■ **Exercise aim**
Given the listing that follows, report all lines in which the string "substantially" occurs.

■ **Data shown**
<<<<
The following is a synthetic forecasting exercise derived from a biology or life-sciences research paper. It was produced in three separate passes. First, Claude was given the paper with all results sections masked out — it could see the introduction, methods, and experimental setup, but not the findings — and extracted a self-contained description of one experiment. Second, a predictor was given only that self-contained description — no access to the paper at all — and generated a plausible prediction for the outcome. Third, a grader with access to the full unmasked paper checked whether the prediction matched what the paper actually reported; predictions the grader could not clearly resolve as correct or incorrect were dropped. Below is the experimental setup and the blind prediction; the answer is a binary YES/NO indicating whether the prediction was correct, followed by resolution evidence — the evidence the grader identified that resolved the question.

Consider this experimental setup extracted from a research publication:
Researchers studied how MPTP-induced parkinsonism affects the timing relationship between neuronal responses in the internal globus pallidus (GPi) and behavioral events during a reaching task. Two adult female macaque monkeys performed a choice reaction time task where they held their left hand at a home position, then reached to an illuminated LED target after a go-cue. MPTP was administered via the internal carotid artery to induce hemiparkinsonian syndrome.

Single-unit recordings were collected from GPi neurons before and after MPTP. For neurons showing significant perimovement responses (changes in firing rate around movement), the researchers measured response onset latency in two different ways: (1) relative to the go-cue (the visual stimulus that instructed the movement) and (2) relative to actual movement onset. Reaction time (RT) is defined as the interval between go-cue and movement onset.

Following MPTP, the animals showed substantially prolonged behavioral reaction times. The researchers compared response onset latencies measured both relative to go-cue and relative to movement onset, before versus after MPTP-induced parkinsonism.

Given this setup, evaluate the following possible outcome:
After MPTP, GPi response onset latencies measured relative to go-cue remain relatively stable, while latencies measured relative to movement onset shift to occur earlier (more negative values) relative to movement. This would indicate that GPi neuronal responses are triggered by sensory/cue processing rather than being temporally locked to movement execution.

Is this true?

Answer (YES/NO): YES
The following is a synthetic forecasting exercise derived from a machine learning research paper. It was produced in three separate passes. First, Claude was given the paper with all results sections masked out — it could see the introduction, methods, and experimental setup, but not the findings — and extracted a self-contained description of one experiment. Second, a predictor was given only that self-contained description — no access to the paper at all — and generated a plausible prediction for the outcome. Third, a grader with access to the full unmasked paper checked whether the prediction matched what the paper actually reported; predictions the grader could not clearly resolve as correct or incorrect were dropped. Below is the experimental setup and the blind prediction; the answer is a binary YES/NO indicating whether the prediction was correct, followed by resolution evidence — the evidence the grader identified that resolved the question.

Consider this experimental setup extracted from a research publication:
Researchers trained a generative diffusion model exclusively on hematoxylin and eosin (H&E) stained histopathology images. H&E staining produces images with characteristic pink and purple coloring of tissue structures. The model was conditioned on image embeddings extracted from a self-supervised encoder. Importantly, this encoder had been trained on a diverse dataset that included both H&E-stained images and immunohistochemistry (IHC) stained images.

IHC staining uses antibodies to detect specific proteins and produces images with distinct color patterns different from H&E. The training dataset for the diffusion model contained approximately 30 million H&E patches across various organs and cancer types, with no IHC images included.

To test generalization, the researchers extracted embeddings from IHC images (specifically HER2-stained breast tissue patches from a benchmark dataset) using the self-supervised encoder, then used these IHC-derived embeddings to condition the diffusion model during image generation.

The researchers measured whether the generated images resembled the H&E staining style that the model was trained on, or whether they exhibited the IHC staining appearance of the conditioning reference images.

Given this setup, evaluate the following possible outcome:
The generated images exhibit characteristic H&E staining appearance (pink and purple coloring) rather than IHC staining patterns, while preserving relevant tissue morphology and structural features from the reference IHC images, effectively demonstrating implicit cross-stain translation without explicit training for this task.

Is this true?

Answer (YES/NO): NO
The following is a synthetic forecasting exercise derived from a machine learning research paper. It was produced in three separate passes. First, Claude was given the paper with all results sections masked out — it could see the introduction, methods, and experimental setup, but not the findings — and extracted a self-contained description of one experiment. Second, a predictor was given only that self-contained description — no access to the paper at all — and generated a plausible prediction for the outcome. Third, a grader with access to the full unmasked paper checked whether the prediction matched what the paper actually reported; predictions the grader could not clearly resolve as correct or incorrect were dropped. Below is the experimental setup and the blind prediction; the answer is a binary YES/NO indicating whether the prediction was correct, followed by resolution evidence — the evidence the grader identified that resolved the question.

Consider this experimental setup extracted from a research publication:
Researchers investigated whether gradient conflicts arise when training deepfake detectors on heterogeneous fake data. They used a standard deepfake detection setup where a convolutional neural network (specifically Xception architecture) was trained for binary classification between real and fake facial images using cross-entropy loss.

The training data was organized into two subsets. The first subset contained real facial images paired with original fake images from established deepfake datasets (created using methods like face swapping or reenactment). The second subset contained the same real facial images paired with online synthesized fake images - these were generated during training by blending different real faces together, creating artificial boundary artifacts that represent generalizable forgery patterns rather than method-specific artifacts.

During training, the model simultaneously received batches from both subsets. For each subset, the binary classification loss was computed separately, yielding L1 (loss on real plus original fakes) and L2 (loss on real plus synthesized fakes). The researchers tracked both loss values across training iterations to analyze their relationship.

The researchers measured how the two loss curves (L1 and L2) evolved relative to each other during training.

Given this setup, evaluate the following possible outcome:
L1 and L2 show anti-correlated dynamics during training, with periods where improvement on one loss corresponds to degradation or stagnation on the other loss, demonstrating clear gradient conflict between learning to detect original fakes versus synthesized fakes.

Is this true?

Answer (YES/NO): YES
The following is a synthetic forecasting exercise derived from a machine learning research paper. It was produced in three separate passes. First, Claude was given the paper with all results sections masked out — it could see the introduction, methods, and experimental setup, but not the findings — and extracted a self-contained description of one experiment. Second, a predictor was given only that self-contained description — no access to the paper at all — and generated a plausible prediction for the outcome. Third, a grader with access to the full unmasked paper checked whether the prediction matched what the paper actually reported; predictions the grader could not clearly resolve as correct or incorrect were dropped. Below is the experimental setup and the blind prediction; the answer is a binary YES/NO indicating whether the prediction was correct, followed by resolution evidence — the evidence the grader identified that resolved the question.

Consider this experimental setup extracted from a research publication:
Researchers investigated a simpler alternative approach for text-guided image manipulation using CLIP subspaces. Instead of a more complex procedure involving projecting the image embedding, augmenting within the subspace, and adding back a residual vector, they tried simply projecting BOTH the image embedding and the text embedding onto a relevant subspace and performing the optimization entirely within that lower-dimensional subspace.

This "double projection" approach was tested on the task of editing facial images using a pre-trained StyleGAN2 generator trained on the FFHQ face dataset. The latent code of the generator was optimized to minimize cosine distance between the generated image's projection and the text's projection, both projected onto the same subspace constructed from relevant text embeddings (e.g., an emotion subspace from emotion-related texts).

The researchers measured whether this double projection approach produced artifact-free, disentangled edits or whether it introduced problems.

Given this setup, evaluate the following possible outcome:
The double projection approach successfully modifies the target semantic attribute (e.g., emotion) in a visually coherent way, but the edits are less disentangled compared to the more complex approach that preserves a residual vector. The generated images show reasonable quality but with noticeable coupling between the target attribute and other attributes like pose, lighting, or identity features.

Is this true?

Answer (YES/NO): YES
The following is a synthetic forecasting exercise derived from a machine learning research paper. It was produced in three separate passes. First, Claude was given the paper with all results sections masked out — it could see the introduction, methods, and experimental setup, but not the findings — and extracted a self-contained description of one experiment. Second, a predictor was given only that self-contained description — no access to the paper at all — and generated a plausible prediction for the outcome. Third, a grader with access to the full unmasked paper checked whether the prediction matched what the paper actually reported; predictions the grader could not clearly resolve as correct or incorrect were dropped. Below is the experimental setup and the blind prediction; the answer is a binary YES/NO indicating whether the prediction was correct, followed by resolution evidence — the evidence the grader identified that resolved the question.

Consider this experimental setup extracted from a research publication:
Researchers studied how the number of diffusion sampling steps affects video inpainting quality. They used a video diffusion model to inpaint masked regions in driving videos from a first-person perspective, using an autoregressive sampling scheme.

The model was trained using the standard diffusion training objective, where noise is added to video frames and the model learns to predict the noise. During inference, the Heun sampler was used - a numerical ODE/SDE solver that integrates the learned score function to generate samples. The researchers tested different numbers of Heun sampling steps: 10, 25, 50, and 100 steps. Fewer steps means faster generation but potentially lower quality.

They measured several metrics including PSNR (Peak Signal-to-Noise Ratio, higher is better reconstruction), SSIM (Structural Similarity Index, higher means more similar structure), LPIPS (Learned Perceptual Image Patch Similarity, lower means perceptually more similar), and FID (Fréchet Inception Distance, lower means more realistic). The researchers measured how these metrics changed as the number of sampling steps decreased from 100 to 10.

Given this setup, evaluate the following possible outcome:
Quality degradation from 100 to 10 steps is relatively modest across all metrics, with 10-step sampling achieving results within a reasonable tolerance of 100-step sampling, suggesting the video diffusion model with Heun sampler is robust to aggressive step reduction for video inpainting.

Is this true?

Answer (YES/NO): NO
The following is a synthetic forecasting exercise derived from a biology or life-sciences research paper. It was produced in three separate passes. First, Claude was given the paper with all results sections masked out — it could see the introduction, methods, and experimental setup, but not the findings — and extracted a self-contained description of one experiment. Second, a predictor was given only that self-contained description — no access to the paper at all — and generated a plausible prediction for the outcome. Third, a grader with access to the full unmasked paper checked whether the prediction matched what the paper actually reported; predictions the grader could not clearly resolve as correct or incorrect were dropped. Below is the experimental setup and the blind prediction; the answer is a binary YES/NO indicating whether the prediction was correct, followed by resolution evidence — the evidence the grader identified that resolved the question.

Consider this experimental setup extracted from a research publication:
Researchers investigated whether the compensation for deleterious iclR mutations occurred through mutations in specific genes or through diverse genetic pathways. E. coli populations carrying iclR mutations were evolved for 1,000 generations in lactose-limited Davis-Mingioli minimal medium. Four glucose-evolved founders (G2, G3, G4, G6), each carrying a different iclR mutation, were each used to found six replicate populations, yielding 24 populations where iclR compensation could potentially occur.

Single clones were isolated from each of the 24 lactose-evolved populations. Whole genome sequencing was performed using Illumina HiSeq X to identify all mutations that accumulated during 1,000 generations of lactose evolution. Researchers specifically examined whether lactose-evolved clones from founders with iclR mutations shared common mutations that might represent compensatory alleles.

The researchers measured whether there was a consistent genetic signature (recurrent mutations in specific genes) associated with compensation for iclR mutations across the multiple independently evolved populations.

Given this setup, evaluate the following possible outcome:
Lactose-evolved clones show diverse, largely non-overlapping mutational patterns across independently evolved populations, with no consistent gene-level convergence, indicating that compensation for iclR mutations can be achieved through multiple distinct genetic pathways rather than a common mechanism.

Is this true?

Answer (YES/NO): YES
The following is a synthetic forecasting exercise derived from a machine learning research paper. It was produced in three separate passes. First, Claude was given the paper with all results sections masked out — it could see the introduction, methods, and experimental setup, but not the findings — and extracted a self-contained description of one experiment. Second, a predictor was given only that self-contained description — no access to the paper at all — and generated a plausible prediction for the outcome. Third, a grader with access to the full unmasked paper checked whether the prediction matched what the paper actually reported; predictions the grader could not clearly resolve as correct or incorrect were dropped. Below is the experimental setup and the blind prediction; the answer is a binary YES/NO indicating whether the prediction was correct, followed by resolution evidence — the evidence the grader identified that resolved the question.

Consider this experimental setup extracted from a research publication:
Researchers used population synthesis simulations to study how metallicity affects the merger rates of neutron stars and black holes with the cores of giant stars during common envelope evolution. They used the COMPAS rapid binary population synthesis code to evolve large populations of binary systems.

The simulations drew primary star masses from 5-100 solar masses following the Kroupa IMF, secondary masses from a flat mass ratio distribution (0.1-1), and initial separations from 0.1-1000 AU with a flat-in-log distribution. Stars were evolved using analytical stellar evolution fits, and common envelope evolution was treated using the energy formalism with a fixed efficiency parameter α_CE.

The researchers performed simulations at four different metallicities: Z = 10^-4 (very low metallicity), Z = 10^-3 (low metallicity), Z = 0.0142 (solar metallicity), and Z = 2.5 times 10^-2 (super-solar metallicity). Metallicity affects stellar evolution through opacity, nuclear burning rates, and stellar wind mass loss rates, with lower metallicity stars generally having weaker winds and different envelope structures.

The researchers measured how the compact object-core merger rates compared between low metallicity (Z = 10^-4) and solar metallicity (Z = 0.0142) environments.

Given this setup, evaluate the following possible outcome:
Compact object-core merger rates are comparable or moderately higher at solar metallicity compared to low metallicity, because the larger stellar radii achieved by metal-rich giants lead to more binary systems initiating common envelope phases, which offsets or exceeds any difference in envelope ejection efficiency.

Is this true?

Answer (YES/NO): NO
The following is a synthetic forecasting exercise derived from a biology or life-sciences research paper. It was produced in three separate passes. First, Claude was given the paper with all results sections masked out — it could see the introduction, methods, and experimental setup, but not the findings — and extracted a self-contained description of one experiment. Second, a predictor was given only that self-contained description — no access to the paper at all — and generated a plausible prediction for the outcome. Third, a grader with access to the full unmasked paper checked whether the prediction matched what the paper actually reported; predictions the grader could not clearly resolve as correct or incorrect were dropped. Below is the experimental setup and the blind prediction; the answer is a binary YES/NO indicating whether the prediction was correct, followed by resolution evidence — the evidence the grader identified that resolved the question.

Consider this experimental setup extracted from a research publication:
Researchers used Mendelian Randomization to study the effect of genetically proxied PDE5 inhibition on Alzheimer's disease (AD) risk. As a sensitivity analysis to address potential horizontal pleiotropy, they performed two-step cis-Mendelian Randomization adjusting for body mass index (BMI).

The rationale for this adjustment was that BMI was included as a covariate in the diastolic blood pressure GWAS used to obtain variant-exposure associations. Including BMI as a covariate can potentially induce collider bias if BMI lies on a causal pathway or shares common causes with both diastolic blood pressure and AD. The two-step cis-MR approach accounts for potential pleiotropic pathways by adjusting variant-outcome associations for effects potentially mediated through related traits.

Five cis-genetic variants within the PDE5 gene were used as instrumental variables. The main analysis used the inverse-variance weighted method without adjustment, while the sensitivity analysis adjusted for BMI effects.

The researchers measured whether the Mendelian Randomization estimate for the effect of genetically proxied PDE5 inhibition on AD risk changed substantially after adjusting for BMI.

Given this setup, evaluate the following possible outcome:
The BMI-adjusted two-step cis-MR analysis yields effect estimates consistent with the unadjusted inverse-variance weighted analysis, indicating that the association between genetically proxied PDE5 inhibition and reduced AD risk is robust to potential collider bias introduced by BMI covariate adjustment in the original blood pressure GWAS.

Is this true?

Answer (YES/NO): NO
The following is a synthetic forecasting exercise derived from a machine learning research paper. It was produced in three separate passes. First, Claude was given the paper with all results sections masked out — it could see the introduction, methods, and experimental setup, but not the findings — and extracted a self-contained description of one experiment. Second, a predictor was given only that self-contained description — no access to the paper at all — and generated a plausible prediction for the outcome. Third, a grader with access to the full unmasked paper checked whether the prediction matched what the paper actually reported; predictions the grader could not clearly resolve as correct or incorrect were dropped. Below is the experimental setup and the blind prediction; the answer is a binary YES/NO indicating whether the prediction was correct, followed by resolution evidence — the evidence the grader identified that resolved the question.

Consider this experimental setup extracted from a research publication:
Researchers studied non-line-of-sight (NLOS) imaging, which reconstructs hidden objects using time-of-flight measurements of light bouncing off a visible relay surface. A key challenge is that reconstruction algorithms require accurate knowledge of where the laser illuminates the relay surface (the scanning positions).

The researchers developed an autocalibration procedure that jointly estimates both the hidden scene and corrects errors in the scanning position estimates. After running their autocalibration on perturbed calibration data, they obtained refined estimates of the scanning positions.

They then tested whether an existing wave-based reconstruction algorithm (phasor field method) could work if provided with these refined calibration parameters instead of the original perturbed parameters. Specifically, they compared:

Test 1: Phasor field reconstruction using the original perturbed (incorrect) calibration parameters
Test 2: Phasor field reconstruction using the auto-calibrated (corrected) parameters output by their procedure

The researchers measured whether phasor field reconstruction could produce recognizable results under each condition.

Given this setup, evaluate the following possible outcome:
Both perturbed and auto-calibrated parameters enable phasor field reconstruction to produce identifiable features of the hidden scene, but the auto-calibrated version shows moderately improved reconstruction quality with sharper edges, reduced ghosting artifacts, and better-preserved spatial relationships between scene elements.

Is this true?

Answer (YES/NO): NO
>>>>
■ **Answer space**
Following MPTP, the animals showed substantially prolonged behavioral reaction times. The researchers compared response onset latencies measured both relative to go-cue and relative to movement onset, before versus after MPTP-induced parkinsonism.
The researchers measured whether the Mendelian Randomization estimate for the effect of genetically proxied PDE5 inhibition on AD risk changed substantially after adjusting for BMI.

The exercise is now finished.